I was in Fayetteville, North Carolina, I woke up one morning early enough to watch Good Morning America, I think it was. They had a whole week-long emphasis on “Kids on Drugs”, and evidently the day before had been “Tough Love Contracts” ‘cause they referred to that several times. And today was “At Home Drug Test Kit.” They had a mom and a dad and a 13-year-old boy who had been caught doing drugs. And he was sitting back there with his arms folded, and his mom had the microphone, and she was just ranting and raving, “I can’t believe he did this to us. He’s grown up in a wonderful Christian home. He knows better than this. He has betrayed our trust. I’ll tell you what, from now on, he’s doing that Tough Love Contract, one word and he’s out. And I’ll tell you what, he’s gonna do that At Home Drug Test. He’s never gonna know when it happens.” And she just went on and on and on.

While she was talking, I watched the boy in background. You could tell by looking at his face, he knew he’d made a big mistake, I’m pretty sure he knew that. You could tell looking at his face he knew he had some serious consequences to pay – I’m pretty sure he knew that too. But looking at his face, I don’t think he knew his mom still loved him. His face didn’t look like that at all. ‘Cause see, she didn’t come out and say, “You know what? We almost lost this boy, and he’s so valuable to us. He means so much to us, we – we’ll do anything it takes to get him back. If it takes tough love, that’s what we’ll do. If it takes at home drug test kit, that’s what we’ll do. If it took lock down and rehabilitation, we’d do that too. ‘Cause we want him back. ‘Cause we love him.” She didn’t say it that way. At the end, almost as an afterthought, the reporter turned the camera on the boy and he said, “By the way, how do you feel about all this?” The 13-year-old boy looked straight into the camera and he said one sentence: “I can’t wait to leave home.” The camera went black. It’s not worth it. It’s not worth it.

Program Note:

John: Cynthia Tobias on Focus on the Family. And you can get her excellent book, You Can’t Make Me, for a monthly pledge or a one-time gift of any amount to the ministry of Focus on the Family when you call 800-A-FAMILY or stop by focusonthefamily.com/radio.

Let’s go ahead and hear more now from Cynthia Tobias on Focus on the Family.

End of Program Note

Cynthia: Do you know, with the very best of intentions, how many strong-willed kids we currently are driving out of the churches? We drive them away. You get a lot of advice if you’re the parent of a strong-willed kid from very well-meaning parishioners. “You know, you need to be harder on that kid. You need to use more discipline. You better put your thumb on that kid or you’re gonna lose control.” Lots of advice, but that’s not necessarily gonna work.

### Task to carry out
Please retype the passage about the mother and her son, beginning at the words "I was in Fayetteville, North" and stopping after "and on and on.".

### Information shown
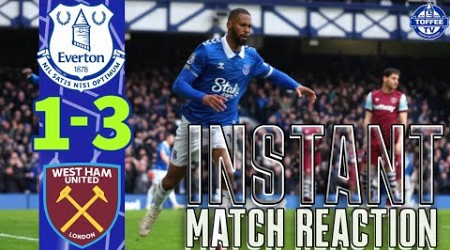 Everton 1-3 West Ham United | Match Reaction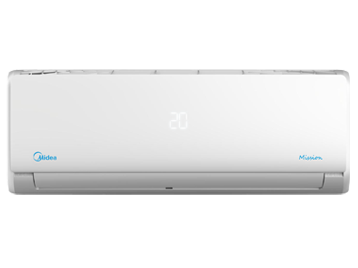 Midea Split Air Conditioner ,1.5 horsepower Cooling and Heating ,White - MSCT-12HR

### Reply to the task
I was in Fayetteville, North Carolina, I woke up one morning early enough to watch Good Morning America, I think it was. They had a whole week-long emphasis on “Kids on Drugs”, and evidently the day before had been “Tough Love Contracts” ‘cause they referred to that several times. And today was “At Home Drug Test Kit.” They had a mom and a dad and a 13-year-old boy who had been caught doing drugs. And he was sitting back there with his arms folded, and his mom had the microphone, and she was just ranting and raving, “I can’t believe he did this to us. He’s grown up in a wonderful Christian home. He knows better than this. He has betrayed our trust. I’ll tell you what, from now on, he’s doing that Tough Love Contract, one word and he’s out. And I’ll tell you what, he’s gonna do that At Home Drug Test. He’s never gonna know when it happens.” And she just went on and on and on.